| Исходный отрывок |
Суд утвердил решение первой инстанции, вынесенное 19 декабря 1934 года.
Вечером пошел к Мажуцам. Встретил у них отца И. Гареличонка. Старый горевал, что сына его в Лукишках совсем замучила экзема.
— Ходит,— рассказывал он,— весь обмотанный бинтами, только глаза блестят.
С Гареличонком я сидел несколько месяцев в камере 89. Он и тогда уже был тяжело болен. От сырых и холодных тюремных стен у всех нас болели и опухали суставы пальцев.
На улицах почему-то не горели и без того редкие в предместьях фонари. С трудом выбрался с темной и запутанной Цментарной улицы на узкий, переброшенный через железную дорогу пешеходный мост, где было немного светлей. Остановился на минуту. Подо мной поблескивали рельсы. Они, казалось, разрезают город на две части: потонувший во мгле Новый Свет и освещенные привокзальные кварталы.
Жизнь с каждым днем усложняется. Драматизм ее серьезнее, глубже, острее шекспировского, потому что на арене истории решаются сейчас судьбы народов, а не одиночек, не отдельных героев.

| Что требуется |
Согласно отрывку, в какой камере рассказчик несколько месяцев сидел вместе с Гареличонком? Данные здесь не понадобятся.

| Состав данных |
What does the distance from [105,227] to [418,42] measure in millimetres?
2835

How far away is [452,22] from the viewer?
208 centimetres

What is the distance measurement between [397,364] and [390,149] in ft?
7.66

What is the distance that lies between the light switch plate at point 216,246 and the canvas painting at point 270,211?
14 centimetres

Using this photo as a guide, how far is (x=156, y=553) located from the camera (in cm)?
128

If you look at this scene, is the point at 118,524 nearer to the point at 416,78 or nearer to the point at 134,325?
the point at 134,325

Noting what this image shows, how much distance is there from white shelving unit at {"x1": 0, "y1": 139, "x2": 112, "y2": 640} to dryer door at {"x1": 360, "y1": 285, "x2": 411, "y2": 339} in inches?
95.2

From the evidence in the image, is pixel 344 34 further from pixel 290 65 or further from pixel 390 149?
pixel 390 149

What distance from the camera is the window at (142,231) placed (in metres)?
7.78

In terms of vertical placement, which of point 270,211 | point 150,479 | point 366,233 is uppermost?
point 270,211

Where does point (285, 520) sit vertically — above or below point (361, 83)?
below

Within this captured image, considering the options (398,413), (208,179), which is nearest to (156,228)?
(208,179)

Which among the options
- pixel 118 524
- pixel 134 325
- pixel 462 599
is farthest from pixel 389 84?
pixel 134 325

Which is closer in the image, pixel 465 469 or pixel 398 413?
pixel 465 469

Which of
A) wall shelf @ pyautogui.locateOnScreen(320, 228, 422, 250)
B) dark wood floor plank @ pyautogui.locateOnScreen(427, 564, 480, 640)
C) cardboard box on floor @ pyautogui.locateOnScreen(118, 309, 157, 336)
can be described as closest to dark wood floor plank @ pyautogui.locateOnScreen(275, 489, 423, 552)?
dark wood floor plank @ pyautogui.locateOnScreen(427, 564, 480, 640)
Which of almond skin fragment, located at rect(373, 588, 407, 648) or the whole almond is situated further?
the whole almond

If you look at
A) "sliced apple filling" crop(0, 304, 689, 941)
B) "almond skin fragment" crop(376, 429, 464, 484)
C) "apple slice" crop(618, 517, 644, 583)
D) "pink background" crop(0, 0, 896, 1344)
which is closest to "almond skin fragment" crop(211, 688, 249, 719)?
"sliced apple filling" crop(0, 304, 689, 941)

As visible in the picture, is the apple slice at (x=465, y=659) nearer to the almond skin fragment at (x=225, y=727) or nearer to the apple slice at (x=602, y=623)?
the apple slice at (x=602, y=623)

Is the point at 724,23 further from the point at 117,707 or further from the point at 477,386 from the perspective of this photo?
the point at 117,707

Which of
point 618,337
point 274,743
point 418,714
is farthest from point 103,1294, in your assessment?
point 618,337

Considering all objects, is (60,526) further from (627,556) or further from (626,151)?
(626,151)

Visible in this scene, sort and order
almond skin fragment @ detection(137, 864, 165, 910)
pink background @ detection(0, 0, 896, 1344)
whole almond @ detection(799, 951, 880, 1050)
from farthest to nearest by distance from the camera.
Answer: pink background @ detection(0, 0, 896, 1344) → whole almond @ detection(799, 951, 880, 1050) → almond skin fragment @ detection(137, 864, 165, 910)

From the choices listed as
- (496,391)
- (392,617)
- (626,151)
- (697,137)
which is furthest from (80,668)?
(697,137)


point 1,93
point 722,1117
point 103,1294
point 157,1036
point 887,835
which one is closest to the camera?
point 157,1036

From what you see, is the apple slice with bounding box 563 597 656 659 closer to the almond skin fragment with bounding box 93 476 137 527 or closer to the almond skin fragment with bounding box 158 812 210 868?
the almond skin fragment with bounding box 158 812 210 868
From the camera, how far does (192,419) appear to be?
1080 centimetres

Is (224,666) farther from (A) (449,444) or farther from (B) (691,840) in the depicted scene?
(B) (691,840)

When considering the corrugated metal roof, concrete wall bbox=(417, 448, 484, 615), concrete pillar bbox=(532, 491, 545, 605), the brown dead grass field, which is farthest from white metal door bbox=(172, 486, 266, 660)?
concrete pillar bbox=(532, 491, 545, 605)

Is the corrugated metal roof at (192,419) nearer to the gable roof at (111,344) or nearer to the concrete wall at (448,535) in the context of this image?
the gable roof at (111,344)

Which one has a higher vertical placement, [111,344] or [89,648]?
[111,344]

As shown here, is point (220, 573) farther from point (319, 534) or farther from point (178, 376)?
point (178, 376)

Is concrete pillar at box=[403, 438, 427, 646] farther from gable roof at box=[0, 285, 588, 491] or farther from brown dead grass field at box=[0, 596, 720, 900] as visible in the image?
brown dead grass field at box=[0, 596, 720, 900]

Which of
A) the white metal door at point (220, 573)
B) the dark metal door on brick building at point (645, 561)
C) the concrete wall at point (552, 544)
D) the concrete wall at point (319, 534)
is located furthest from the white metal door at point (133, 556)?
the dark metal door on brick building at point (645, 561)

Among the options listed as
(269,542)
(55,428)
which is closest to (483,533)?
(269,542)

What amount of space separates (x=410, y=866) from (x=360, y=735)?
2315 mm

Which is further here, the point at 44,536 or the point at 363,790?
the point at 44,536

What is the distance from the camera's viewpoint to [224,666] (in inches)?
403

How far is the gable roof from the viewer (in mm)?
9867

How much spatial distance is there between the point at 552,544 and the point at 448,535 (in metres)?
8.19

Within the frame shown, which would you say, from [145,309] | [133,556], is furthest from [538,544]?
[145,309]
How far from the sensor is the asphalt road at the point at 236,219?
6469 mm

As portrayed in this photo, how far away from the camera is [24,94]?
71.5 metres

| Результат выполнения |
В камере 89.